Pandas: Deconstructing Small Analytics
Pandas, Polars, and the limit at the edge of RAM.
Concept. Pandas and Polars assume your whole dataset fits in your machine's RAM, and work on it there. Fast, familiar, and bounded by one machine.
Intuition. A laptop holds maybe sixteen gigabytes of RAM. Spotify holds billions of song listens. The bridge between those two numbers is the rest of this course.
Figure 1. The part you already know. Pandas, and Polars (the same idea in Rust, faster on big files), loads your whole dataset into RAM and works on it there: one process, one machine, fast until the data exceeds RAM (right), where it crashes. This is a database in the small, short-lived and bounded by one machine. Removing that limit is the rest of the course.
A familiar example
One schema runs all course: Songs (about a hundred million of them on real Spotify), Listens (billions of rows, one per play), and Users. The task: the top 10 songs by play count.
In pure Python you would write nested for loops over the rows, build a dictionary of counts, and sort it at the end. That is imperative code: you spell out how to compute the answer, step by step.
Pandas and Polars give you something better, and so does SQL. Same intent, two surfaces, side by side:
Polars (Python)
import polars as pl
popular = (
listens_df
.join(songs_df, left_on='song_id',
right_on='song_id', how='inner')
.group_by(['title', 'artist'])
.agg(pl.len().alias('plays'))
.sort('plays', descending=True)
.head(10)
)
SQL
SELECT title, artist, COUNT(*) AS plays
FROM listens
JOIN songs ON listens.song_id = songs.song_id
GROUP BY title, artist
ORDER BY plays DESC
LIMIT 10;
Read them together. Neither one says how: no loops, no counters, no sort algorithm. You declare the join, the grouping, and the order; the engine works out how to walk the rows. That is the declarative style, and SQL is its canonical form.
The SQL version has one extra property: it is a program that does not change with scale. It runs unchanged against a thousand rows on your laptop or a hundred billion across two thousand machines; only the execution plan changes. You do not rewrite the query when the data grows. You point it at a bigger engine.
Pandas, Polars, and a database
That last property is the whole story, because Spotify's Listens table does not fit in a laptop's sixteen gigabytes, or a sixty-four gigabyte workstation.

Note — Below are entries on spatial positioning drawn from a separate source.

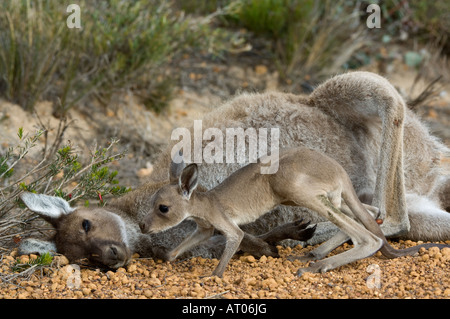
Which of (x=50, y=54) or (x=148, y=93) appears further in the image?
(x=148, y=93)

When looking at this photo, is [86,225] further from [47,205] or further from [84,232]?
[47,205]

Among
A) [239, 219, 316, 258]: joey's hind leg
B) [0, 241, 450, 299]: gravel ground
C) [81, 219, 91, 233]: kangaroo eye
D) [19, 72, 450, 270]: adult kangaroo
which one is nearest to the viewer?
[0, 241, 450, 299]: gravel ground

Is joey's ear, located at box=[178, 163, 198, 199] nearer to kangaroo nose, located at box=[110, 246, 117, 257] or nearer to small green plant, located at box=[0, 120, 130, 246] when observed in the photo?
kangaroo nose, located at box=[110, 246, 117, 257]

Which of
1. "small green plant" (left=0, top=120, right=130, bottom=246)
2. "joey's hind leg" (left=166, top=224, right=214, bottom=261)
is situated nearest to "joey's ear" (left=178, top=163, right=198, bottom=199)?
"joey's hind leg" (left=166, top=224, right=214, bottom=261)

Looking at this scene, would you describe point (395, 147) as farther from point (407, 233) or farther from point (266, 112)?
point (266, 112)

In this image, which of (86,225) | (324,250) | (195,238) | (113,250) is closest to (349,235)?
(324,250)

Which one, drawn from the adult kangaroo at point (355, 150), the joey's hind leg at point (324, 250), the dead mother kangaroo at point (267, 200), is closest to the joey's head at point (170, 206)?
the dead mother kangaroo at point (267, 200)

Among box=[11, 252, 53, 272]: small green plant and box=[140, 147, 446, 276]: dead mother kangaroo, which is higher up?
box=[140, 147, 446, 276]: dead mother kangaroo

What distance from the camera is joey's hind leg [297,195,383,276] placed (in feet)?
14.0

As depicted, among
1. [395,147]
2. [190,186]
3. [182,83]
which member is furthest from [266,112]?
[182,83]

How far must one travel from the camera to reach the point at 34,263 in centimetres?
434

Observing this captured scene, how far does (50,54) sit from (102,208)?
3030mm

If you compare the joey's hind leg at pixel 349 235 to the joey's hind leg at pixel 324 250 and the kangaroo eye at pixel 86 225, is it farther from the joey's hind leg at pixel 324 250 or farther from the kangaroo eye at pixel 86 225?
the kangaroo eye at pixel 86 225
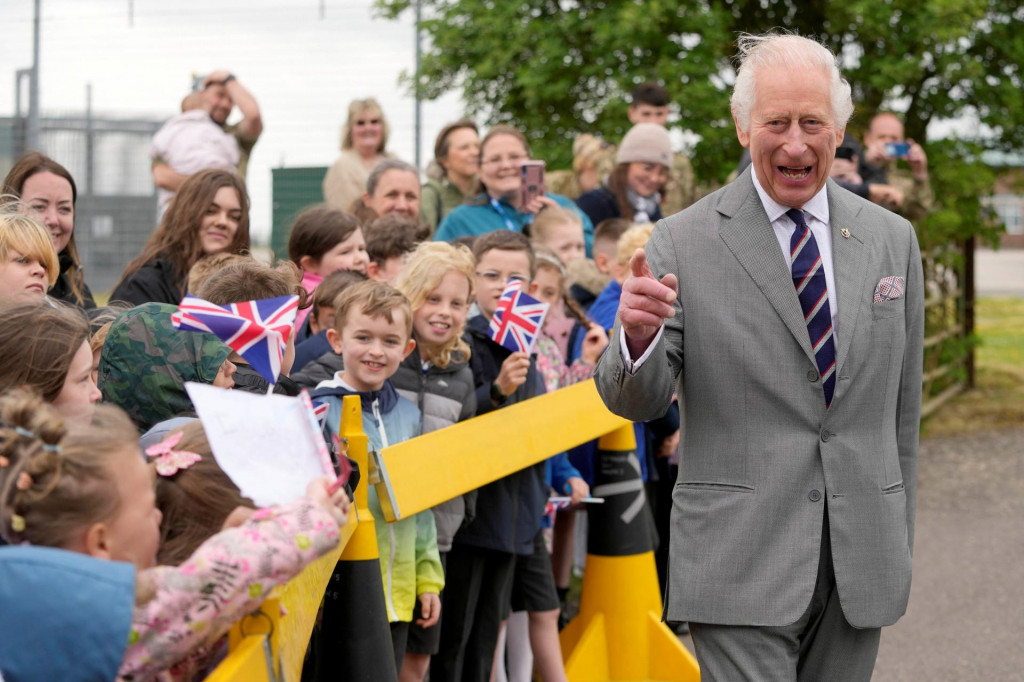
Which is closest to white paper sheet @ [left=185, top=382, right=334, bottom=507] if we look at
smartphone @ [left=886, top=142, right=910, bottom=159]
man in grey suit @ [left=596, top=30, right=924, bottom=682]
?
man in grey suit @ [left=596, top=30, right=924, bottom=682]

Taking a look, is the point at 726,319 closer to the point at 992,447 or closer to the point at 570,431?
the point at 570,431

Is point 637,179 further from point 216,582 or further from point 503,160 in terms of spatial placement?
point 216,582

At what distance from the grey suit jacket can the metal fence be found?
24.9 ft

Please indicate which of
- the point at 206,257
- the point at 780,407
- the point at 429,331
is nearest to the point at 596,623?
the point at 429,331

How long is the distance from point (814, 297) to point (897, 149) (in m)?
6.28

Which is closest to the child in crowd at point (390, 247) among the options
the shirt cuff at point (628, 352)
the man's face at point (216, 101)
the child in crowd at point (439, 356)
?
the child in crowd at point (439, 356)

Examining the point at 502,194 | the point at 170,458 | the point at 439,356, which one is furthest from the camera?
the point at 502,194

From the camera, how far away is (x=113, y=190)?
10.7 m

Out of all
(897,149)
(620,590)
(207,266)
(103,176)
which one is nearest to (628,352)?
(207,266)

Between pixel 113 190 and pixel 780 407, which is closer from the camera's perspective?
pixel 780 407

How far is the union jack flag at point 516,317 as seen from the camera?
17.1 ft

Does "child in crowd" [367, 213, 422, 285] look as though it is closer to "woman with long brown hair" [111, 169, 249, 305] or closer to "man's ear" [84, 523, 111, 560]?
"woman with long brown hair" [111, 169, 249, 305]

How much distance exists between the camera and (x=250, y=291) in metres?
4.37

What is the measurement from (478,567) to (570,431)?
2.44ft
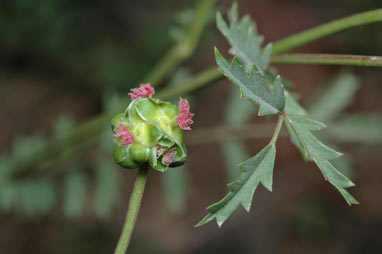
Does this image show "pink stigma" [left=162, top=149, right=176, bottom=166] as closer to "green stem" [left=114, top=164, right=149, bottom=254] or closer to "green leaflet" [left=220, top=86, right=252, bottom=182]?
"green stem" [left=114, top=164, right=149, bottom=254]

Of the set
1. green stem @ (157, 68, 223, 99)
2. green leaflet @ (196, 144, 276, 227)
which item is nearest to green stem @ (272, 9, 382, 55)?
green stem @ (157, 68, 223, 99)

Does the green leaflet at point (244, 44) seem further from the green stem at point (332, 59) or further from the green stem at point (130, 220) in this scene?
the green stem at point (130, 220)

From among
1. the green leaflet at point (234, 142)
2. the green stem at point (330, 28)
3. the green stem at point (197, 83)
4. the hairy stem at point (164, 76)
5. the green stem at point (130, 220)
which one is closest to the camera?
the green stem at point (130, 220)

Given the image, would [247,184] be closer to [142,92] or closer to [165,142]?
[165,142]

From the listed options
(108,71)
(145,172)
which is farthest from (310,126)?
(108,71)

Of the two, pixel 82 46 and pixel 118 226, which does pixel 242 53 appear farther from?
pixel 118 226

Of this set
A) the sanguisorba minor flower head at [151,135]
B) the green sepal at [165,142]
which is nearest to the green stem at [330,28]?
the sanguisorba minor flower head at [151,135]
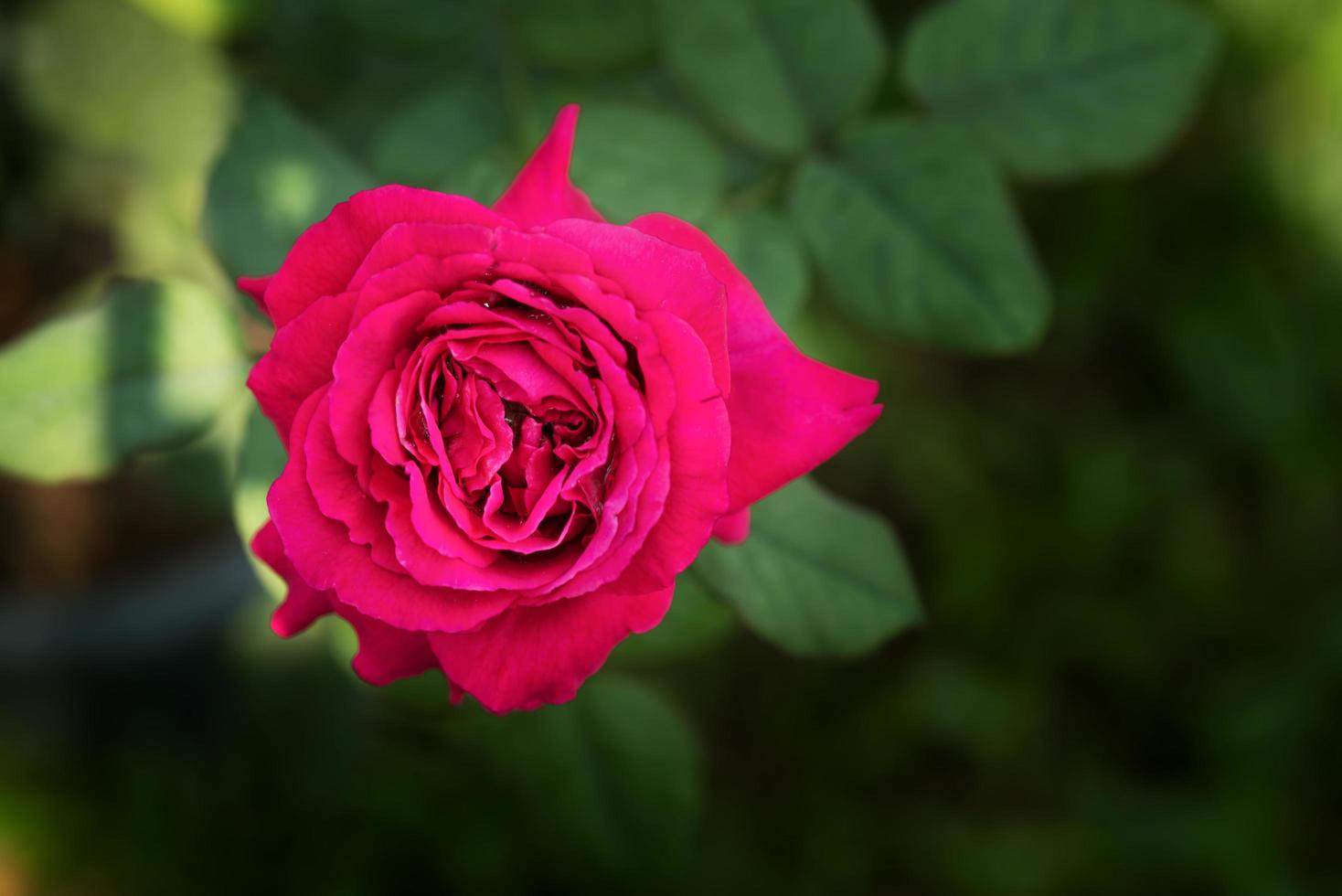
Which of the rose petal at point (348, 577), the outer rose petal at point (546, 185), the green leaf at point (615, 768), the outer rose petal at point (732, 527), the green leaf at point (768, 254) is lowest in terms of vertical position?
the green leaf at point (615, 768)

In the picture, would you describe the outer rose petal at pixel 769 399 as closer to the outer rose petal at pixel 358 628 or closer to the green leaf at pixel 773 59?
the outer rose petal at pixel 358 628

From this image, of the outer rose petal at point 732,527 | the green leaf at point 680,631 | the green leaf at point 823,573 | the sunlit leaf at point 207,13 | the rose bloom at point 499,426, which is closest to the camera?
the rose bloom at point 499,426

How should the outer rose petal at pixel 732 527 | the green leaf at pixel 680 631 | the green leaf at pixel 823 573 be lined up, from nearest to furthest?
the outer rose petal at pixel 732 527 < the green leaf at pixel 823 573 < the green leaf at pixel 680 631

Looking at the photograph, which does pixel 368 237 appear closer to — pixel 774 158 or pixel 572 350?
pixel 572 350

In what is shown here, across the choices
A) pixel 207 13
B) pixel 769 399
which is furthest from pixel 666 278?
pixel 207 13

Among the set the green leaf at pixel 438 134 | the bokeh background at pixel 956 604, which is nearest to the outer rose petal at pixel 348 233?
the green leaf at pixel 438 134

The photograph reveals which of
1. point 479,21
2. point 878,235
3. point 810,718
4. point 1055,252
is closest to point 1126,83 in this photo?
point 878,235

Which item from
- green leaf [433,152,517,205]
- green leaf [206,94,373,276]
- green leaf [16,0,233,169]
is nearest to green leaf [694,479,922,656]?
green leaf [433,152,517,205]
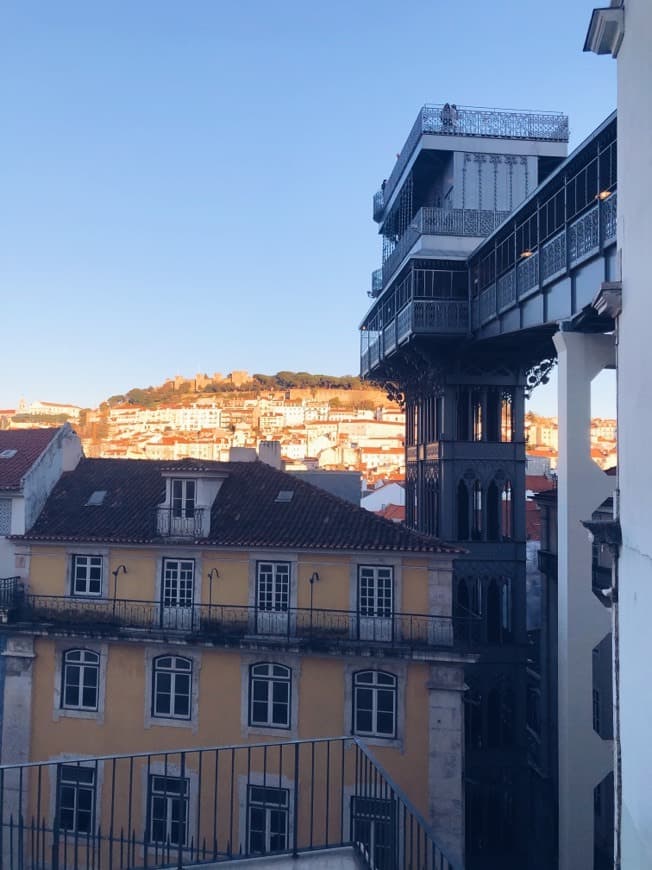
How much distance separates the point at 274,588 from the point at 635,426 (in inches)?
462

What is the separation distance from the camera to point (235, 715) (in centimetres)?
1777

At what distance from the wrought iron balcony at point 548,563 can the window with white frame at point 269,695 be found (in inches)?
336

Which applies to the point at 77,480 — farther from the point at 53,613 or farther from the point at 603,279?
the point at 603,279

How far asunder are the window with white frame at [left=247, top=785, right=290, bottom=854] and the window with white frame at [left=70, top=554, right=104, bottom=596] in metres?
6.10

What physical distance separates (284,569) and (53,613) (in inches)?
232

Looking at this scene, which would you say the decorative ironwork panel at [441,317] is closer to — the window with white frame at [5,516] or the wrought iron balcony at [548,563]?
the wrought iron balcony at [548,563]

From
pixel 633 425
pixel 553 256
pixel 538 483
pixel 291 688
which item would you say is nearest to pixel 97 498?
pixel 291 688

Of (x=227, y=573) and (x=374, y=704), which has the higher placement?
(x=227, y=573)

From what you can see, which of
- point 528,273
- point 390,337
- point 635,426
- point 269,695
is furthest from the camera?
point 390,337

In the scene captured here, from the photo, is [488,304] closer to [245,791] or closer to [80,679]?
[245,791]

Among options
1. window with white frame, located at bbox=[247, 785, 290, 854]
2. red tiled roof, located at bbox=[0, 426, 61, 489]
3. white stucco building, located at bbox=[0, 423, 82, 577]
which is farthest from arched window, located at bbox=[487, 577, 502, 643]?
red tiled roof, located at bbox=[0, 426, 61, 489]

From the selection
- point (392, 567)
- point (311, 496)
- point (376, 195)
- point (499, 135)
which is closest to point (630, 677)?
point (392, 567)

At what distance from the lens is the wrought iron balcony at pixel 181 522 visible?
18.8 m

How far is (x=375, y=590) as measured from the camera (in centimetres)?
Result: 1780
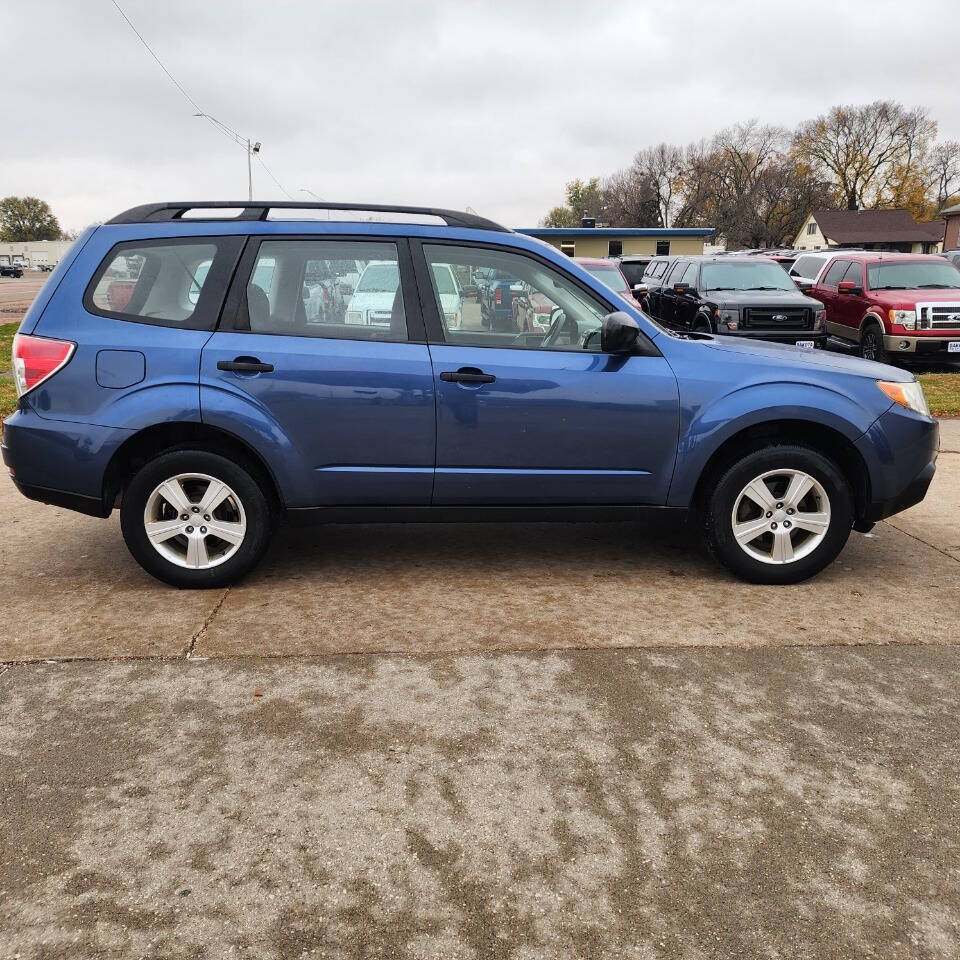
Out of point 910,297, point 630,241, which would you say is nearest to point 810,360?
point 910,297

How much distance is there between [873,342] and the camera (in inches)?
570

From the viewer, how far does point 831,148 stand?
297 ft

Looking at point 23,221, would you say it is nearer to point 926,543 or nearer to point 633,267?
point 633,267

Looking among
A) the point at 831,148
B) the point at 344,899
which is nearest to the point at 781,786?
the point at 344,899

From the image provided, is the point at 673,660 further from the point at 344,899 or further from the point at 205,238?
the point at 205,238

What each tool does when the data gets that big is what separates them.
Figure 2. Pandas loads every row into RAM and copies at each step, so it stops the moment the data passes RAM. Polars keeps almost the same API but runs a lazy, streaming, all-cores plan that only materializes what it needs, which pushes that point far out, though it is still one machine with a finite disk and CPU. A database flips the problem: you send the query to the data, and the engine spreads the scan and join across many machines, returning just your rows. The first two make one machine go further. The third stops the data from having to fit on one machine at all.
Where this leaves Pandas in 2026
Pandas and Polars are not going away. A lot of data science work happens at small scale, and a DataFrame on a laptop is the right tool for those jobs. The Rust rewrite trend (Polars and friends) keeps pushing the single-machine ceiling higher every year, squeezing more out of one box before forcing the jump to a cluster.
But the moment your dataset crosses the single-machine line, you need something different. The next teardown shows the same RAM-ceiling failure in a place you would not expect: inside an AI coding agent, when its context window fills.
Takeaway
Pandas on a laptop is the small case of a database, one you already know. The RAM limit you just saw is the same limit an AI agent hits when its context window fills. The rest of CS145 is about what happens when small is no longer enough.